First, let me be clear up front that I’m not promoting the idea that there should be one “universal” Linux distro. With all the various distros out there for consumers, there’s lots of discussion about Arch, Debian, and Fedora (and their various descendant projects), but I rarely see much talk about openSUSE.
Why might somebody choose that one over the others? What features or vision distinguishes it from the others?
Edit: I love all the answers! Great stuff. Thanks to everyone!
There are a bunch of software-related reasons why openSUSE is a good choice (snapper, zypper, yast, to name a few), although few are exclusive to openSUSE. I think the primary selling point of openSUSE (Tumbleweed) is that it is a rolling release distro that never crashes, never requires attention, and just works. One of the reasons people don’t talk about it is probably that it is boring. All packages are tested extensively. It never breaks. And even if it did break, the default btrfs file system and snapper ensure that the system doesn’t stay broken for longer than it takes to reboot.
If you want a distro that is up to date, easy to use, and dependable, openSUSE is a fantastic choice. It’s just not very exciting to have something that never requires attention; a lot of people use Linux because they like things requiring attention.
As an afterthought, I also think the fact that openSUSE and its users seem to be pathologically unable to create any logo or symbol for anything even tangentially related to the distribution that doesn’t look like absolute shit might be holding them back.
The curse of competency. The stuff people mostly talk about is the stuff people are complaining about.
I don’t remember who said it, but a writer once commented that the reason there’s so much conflict at the center of novel plots is because nobody wants to read a book about old Mrs Harrington, who lives a quiet, happy, commented life, spending her days working in her garden. Because it’s boring.
I think it’s mostly because a lot of users here are quite new. After a few years, you just want to do things with your system, not to it.
Back in the 90s I was all for breaking stuff and installing weird shit all the time (distributions were also much more rustic at the time).

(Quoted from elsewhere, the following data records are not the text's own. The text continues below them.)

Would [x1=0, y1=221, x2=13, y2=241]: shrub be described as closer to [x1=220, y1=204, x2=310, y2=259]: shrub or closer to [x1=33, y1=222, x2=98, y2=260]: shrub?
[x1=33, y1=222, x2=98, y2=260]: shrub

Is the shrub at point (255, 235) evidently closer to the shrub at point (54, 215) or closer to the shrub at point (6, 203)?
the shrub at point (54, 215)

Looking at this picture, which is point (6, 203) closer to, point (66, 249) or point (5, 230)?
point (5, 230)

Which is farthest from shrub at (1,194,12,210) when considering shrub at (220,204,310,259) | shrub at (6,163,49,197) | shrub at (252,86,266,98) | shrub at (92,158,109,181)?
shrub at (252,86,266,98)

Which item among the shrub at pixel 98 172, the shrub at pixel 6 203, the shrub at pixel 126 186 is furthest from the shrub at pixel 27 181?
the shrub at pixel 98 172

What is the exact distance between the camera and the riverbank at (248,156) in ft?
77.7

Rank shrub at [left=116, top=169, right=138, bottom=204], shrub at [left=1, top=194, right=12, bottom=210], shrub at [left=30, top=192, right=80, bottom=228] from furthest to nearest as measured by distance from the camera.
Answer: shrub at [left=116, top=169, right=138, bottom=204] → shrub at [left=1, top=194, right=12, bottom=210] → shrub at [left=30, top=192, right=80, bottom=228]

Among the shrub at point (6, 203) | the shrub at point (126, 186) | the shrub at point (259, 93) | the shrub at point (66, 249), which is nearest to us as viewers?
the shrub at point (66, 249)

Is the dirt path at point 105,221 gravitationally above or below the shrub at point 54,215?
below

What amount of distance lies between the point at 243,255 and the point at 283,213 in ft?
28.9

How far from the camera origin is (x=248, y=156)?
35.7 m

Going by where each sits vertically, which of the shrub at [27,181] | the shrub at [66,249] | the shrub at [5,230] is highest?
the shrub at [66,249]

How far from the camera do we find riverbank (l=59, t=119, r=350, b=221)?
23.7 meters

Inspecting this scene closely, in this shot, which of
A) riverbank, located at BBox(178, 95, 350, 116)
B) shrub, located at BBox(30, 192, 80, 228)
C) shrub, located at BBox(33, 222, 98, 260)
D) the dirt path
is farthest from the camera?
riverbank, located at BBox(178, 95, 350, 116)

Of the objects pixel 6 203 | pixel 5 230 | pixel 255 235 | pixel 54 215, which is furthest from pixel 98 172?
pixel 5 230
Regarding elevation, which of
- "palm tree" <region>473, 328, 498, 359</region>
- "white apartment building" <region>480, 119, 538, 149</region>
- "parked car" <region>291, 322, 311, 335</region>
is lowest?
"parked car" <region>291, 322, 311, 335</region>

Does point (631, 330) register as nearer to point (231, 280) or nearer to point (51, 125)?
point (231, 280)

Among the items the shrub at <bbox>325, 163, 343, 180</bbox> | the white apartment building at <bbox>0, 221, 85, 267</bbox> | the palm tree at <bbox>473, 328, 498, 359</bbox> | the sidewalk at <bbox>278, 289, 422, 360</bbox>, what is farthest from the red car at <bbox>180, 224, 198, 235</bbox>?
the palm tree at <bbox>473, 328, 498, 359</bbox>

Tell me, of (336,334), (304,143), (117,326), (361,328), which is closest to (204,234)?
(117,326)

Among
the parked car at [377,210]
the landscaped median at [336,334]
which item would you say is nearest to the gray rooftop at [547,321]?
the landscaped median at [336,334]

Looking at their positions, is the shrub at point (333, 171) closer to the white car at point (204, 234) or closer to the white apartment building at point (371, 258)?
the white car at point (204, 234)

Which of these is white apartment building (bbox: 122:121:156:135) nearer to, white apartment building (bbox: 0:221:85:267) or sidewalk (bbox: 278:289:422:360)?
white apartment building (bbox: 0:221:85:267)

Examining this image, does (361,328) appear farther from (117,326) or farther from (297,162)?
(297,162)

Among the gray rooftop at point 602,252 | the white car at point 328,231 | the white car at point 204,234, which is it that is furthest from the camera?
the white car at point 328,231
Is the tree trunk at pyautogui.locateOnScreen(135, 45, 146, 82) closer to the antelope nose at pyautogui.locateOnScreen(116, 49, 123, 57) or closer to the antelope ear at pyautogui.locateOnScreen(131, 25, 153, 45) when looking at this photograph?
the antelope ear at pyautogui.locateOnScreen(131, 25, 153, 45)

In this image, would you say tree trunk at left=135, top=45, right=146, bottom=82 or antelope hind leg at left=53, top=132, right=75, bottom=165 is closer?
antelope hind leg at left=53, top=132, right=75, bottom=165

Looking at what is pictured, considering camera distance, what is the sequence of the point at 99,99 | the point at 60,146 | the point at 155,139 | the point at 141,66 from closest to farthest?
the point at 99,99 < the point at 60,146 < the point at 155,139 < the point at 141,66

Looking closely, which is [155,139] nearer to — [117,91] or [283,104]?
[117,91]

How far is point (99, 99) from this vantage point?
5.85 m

Nowadays, the less I notice my system, the better.
(So I run Tumbleweed)
I just got it tumbleweed is a rolling release because tumbleweeds roll in the wind.
And they said Germans couldn’t make fun jokes?
That’s exactly why I am on Tumbleweed as well.
I am not German myself, but most of my colleagues are. Having gotten to know the German attitude towards technology, I feel I understand why life with openSUSE is as uneventful as it is. How anyone got them to adopt something as subversively radical as a rolling release model is something of a mystery to me, but I won’t complain.
Not true. Fedora and others use BTRFS too and just dont deal with snapshots at all.
I dont care about traditional Fedora but that is pretty bad. TW is way better here.
Thanks for this clarification. I didn’t consider that someone might run btrfs without snapshots, but I suppose that might even be quite common. I don’t get out much.
I still find it quite baffling that for a distro that pitches itself as an everyday Linux distro for newer and intermediate users, Fedora doesn’t come with snapshots preconfigured out of the box or any obvious way of handling a system restore.
Yes traditional Fedora is useless in that regard. Their offline updates also dont really work reliably.
Rpm-ostree (“Fedora Atomic Desktops”) Fedora meanwhile is really really nice.
As shallow as it might seem, good branding is really important, since it has the power to instantly convey vision or commitment to a project.
But to your point about low-maintenance distros, I wonder how the immutable landscape will look in the next five years!